§ **Source document**:
- - - - -

Building Strength & Flexibility With Balanced, Graceful Movements
Building strength and flexibility with balanced, graceful movements is the premise of the Pilates Method of Body Conditioning. Like many dancers, that’s what drew me to this extraordinary exercise regime. The “Art of Contrology” is the name Joseph Pilates gave to his ground-breaking system of low impact exercises, developed almost a century ago. Today, the Pilates system is recognized as one of the most viable exercise regimes for core strengthening, rehabilitation and overall fitness.
In 1994, I was very fortunate to begin my Pilates training with Romana Kryzanowska, a direct disciple of Joseph Pilates. I discovered very quickly that practicing Pilates benefited every aspect of my life. Little aches and pains from dancing seemed to vanish; my body became stronger, more supple, and I acquired better stamina for almost everything I tried. Pilates gave me a sense of physical power and well-being that I still have to this day.
As I began my teaching career, I couldn’t help but be impressed with the way Pilates seemed to cure a multitude of ailments. With consistent practice, most of my clients’ injuries seemed to vanish or resolve to the point where it was no longer a limiting factor in their lives. Everything from chronic back and neck issues, knee, shoulder and hip injuries, fibromyalgia, MS, asthma and much more were improved by consistent practice of this method. One by one I would pronounce to my clients, “another Pilates miracle!” Who wouldn’t want to do this for the rest of his/her life?
Joseph Hubertus Pilates was born in Germany in 1880. As a frail child who suffered from asthma, rickets and scurvy, he was drawn to the pursuit of ultimate fitness, the marriage of mind, body and spirit in order to overcome his own physical deficits. His training included bodybuilding, boxing, gymnastics, yoga, martial arts, fencing, wrestling and boxing. During World War I, Pilates was interned at a prison camp in England. He used this misfortune to work with POWS, experimenting with rehabilitation techniques by attaching springs to hospital bedposts. Eventually his discoveries led Pilates to the development of his unique exercise equipment including the Cadillac, Universal Reformer and Wunda Chair.
In the mid 1920s, Joseph Pilates immigrated to the United States and opened a studio in New York City. His method was immediately recognized by the dance community, including such legends as George Balanchine, Martha Graham and Jerome Robbins. Additionally, Pilates trained world-class boxers and many of New York’s well known elite like the Rockefellers. Pilates felt that his method was 50 years before its time and since its early inception, now enjoys tremendous international acclaim and notoriety.

- - - - -

§ **Record set**:

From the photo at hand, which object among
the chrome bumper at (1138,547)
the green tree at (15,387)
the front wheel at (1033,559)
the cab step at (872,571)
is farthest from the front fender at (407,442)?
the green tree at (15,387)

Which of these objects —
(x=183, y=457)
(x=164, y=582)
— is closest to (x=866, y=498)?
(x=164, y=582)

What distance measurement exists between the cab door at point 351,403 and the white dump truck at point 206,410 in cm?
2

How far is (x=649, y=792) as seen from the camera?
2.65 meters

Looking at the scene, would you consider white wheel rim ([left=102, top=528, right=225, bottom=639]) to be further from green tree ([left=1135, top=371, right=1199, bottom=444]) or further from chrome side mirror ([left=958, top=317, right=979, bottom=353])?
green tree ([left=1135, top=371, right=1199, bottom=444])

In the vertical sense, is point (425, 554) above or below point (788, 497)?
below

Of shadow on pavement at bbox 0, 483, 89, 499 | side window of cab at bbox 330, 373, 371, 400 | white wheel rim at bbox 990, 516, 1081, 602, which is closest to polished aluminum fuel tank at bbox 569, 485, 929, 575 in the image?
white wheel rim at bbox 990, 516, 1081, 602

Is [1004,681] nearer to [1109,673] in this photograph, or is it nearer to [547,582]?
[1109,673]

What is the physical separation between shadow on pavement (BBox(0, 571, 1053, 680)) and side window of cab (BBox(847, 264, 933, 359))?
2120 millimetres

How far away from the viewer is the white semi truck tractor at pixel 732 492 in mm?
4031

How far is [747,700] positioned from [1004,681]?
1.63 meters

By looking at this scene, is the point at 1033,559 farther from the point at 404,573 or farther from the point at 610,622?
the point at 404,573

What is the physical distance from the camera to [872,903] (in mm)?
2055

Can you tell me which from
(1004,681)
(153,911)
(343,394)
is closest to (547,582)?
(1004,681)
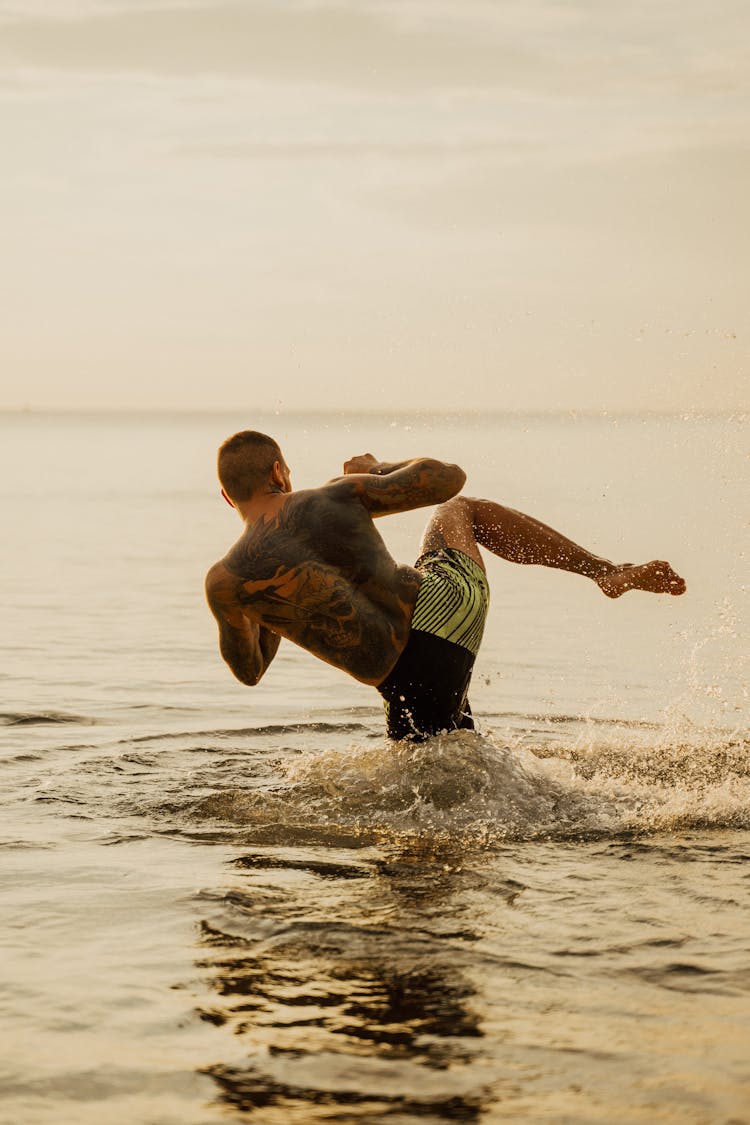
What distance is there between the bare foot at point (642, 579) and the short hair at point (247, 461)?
6.02 feet

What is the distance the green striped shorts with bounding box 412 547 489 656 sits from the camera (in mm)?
7047

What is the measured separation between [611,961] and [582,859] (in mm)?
1240

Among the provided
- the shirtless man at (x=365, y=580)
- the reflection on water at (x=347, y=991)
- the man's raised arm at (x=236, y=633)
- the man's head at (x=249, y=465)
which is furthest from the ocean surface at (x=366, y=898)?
the man's head at (x=249, y=465)

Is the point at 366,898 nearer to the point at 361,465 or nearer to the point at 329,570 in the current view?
the point at 329,570

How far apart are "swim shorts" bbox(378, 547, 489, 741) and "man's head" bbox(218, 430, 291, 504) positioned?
36.7 inches

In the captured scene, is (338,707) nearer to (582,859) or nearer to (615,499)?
(582,859)

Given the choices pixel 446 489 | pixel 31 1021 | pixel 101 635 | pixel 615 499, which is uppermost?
pixel 615 499

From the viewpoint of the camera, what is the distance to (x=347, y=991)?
4.62 meters

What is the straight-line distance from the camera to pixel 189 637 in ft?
47.7

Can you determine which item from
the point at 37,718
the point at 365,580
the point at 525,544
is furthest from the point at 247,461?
the point at 37,718

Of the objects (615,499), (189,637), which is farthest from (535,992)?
(615,499)

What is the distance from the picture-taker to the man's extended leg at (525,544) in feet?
24.0

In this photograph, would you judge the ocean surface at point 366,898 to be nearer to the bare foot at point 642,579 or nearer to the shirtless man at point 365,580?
the shirtless man at point 365,580

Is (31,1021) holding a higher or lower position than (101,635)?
lower
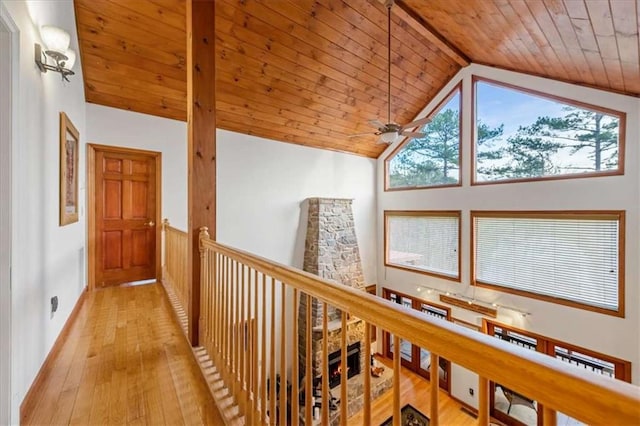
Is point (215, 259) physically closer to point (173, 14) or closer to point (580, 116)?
point (173, 14)

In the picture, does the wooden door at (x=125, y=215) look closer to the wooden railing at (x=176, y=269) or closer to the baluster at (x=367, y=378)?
the wooden railing at (x=176, y=269)

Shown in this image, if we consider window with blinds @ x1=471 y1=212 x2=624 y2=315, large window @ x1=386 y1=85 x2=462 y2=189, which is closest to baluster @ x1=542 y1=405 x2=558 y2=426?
window with blinds @ x1=471 y1=212 x2=624 y2=315

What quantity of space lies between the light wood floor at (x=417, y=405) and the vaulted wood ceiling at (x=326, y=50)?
5028 mm

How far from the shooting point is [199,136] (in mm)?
2381

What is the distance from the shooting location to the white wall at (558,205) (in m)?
3.98

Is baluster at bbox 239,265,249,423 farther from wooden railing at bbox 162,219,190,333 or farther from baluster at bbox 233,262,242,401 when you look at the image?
wooden railing at bbox 162,219,190,333

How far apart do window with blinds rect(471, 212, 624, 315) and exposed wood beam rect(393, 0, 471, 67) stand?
2871 mm

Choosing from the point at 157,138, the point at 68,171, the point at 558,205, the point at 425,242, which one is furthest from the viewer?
the point at 425,242

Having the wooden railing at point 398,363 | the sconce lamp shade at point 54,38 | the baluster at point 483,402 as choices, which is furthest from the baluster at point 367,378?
the sconce lamp shade at point 54,38

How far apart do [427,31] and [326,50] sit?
1551 mm

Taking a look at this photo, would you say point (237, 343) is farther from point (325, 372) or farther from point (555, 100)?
point (555, 100)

- - - - -

§ **Work item A**:
Repeat the part of the Pilates text running from "Building Strength &" down to "and overall fitness.", word for word.
§ **Work item B**:
Turn the paragraph of the Pilates text that begins "Joseph Hubertus Pilates was born" into a short bulleted list that keeps its main facts.

§ **Response A**:
Building Strength & Flexibility With Balanced, Graceful Movements
Building strength and flexibility with balanced, graceful movements is the premise of the Pilates Method of Body Conditioning. Like many dancers, that’s what drew me to this extraordinary exercise regime. The “Art of Contrology” is the name Joseph Pilates gave to his ground-breaking system of low impact exercises, developed almost a century ago. Today, the Pilates system is recognized as one of the most viable exercise regimes for core strengthening, rehabilitation and overall fitness.

§ **Response B**:
- Born in Germany in 1880.
- As a frail child with asthma, rickets and scurvy, he pursued ultimate fitness, joining mind, body and spirit, to overcome his physical deficits.
- Trained in bodybuilding, boxing, gymnastics, yoga, martial arts, fencing and wrestling.
- Interned at a prison camp in England during World War I. There he worked with POWs and tried rehabilitation techniques by attaching springs to hospital bedposts.
- These discoveries led to his own exercise equipment, including the Cadillac, Universal Reformer and Wunda Chair.